HB 1826 is perhaps the first response to the invitation pointedly made by the Hewitt court. It may be that changes in social mores and current sociological findings have rendered some laws archaic. As discussed in Hewitt, our state legislature, as in other states, has been compelled to address the “delicate area of marriage-like relationships.” So often, laws provide a set of rules to follow when we have disputes with others. Whether a car accident, a leaky roof, or a failed marriage, we look to the law to provide the tools to resolve our dispute in a fair and dignified manner. The current laws fail to provide a suitable framework to govern the most significant of relationships for many members of our society. Perhaps we are well-served to remember the words of William O. Douglas, the longest-serving U.S. Supreme Court Justice: “The search for static security—in the law and elsewhere—is misguided. The fact is security can only be achieved through constant change, adapting old ideas that have outlived their usefulness to current facts.”

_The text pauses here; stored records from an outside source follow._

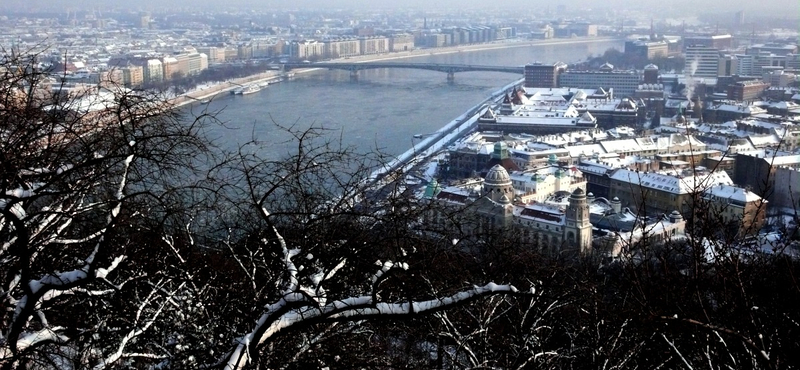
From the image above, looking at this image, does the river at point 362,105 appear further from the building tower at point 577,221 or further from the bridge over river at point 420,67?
the building tower at point 577,221

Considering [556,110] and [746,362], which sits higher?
[746,362]

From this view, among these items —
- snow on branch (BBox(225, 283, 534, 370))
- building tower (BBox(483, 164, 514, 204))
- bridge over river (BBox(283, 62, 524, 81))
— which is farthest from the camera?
bridge over river (BBox(283, 62, 524, 81))

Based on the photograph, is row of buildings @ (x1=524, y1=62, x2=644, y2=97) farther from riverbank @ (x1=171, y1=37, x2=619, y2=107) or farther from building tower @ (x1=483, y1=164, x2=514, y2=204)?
building tower @ (x1=483, y1=164, x2=514, y2=204)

As of this writing, HB1826 remains pending. For a further discussion of the rights of unmarried couples, the Women and the Law Committee invites you to attend its program entitled “Legal Implications of Effective Representation of Unmarried Couples.” The program is currently scheduled for the afternoon of Thursday, December 6, 2007 at the ISBA Mid-Year meeting at the Sheraton Hotel in Chicago. The program is co-sponsored by the Minority and Women Participation Committee and the Sexual Orientation and Gender Identity Committee.